--- start EXERCISE MATERIAL ---
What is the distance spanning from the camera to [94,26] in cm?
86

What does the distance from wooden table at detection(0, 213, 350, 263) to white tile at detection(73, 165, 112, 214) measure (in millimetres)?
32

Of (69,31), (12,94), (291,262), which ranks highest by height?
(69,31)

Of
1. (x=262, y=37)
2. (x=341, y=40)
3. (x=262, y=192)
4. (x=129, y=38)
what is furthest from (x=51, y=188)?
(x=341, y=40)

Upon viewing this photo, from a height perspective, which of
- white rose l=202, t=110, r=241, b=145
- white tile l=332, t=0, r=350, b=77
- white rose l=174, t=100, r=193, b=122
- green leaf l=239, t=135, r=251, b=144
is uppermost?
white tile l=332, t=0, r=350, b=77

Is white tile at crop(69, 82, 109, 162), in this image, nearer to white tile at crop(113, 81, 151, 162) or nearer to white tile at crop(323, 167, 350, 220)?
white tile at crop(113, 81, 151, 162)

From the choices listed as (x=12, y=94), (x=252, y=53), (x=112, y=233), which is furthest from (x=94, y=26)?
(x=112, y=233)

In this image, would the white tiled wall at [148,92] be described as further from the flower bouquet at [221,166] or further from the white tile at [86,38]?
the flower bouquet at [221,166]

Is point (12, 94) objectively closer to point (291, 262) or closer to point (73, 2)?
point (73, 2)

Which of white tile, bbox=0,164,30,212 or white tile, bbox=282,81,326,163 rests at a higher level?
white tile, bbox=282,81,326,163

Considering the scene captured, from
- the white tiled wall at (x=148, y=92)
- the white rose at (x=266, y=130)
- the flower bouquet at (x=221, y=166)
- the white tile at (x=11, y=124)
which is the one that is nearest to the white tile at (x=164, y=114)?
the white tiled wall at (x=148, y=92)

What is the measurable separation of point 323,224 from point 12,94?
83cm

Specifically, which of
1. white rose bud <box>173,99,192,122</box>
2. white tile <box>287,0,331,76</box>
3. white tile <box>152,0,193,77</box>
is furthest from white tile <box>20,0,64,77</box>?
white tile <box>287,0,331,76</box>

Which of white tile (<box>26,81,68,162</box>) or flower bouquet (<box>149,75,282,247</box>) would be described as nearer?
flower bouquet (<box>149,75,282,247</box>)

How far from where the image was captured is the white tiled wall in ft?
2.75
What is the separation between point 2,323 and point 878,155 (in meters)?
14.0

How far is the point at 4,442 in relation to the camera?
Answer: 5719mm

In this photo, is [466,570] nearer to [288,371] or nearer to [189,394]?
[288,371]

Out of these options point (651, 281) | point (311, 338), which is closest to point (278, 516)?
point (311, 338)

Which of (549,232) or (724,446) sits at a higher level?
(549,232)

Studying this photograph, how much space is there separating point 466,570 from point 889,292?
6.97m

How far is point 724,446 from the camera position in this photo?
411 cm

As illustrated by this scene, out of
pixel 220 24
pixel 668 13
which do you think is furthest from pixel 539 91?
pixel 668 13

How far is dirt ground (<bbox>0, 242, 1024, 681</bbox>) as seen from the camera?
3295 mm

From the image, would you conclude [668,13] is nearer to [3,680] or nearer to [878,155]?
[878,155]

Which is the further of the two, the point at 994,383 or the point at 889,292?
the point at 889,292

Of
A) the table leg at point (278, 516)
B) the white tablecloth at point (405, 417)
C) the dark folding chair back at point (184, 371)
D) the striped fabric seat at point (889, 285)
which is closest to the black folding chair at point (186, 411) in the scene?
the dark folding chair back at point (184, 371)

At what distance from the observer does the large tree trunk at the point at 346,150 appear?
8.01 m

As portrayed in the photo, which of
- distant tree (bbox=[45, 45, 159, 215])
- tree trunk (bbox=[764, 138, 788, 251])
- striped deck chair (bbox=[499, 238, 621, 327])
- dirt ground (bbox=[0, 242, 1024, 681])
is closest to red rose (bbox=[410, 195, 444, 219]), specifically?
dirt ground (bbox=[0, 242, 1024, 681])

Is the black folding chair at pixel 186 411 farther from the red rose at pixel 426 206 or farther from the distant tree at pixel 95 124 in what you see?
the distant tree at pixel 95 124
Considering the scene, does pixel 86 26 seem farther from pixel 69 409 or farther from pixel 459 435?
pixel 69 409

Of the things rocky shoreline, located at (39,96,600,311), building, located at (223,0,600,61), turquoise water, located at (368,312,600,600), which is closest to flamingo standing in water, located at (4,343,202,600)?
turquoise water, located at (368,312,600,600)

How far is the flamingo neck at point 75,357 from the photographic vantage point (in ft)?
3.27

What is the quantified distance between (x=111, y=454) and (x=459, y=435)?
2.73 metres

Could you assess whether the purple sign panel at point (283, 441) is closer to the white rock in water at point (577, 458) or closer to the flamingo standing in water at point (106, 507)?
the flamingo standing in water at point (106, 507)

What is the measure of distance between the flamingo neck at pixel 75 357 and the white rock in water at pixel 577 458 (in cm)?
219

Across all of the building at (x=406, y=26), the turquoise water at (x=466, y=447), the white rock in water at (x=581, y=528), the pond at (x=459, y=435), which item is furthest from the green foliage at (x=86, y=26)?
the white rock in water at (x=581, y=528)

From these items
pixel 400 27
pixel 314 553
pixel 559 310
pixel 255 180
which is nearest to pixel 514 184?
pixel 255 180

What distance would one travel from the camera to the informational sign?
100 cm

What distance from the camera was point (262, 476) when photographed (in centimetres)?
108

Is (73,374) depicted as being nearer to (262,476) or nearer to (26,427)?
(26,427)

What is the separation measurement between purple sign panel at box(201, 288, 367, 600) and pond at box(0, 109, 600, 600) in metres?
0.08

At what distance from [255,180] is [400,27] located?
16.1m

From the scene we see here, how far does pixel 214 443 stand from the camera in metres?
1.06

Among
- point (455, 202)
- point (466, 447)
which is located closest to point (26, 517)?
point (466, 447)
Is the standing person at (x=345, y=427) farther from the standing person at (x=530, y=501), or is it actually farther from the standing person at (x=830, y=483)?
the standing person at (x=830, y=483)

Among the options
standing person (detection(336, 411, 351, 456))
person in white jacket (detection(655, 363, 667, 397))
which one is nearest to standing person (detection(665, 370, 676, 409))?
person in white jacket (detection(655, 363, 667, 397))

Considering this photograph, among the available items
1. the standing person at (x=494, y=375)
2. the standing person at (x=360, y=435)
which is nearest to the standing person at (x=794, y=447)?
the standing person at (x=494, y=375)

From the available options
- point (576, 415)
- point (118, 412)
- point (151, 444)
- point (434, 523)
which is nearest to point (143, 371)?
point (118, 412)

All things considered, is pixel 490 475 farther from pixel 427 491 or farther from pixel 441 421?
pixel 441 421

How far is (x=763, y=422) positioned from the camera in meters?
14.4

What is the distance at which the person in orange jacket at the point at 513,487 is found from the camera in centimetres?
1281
--- end EXERCISE MATERIAL ---
> **GIVEN EXERCISE**
Render the stretch of material from the line containing "What is the quantified" through the line containing "2.73 metres" as a Markdown table with the columns Row and Material line. Give each line its own numbered row and leave out blank lines.

> **TASK RESULT**
| Row | Material line |
|---|---|
| 1 | What is the quantified distance between (x=111, y=454) and (x=459, y=435)? |
| 2 | 2.73 metres |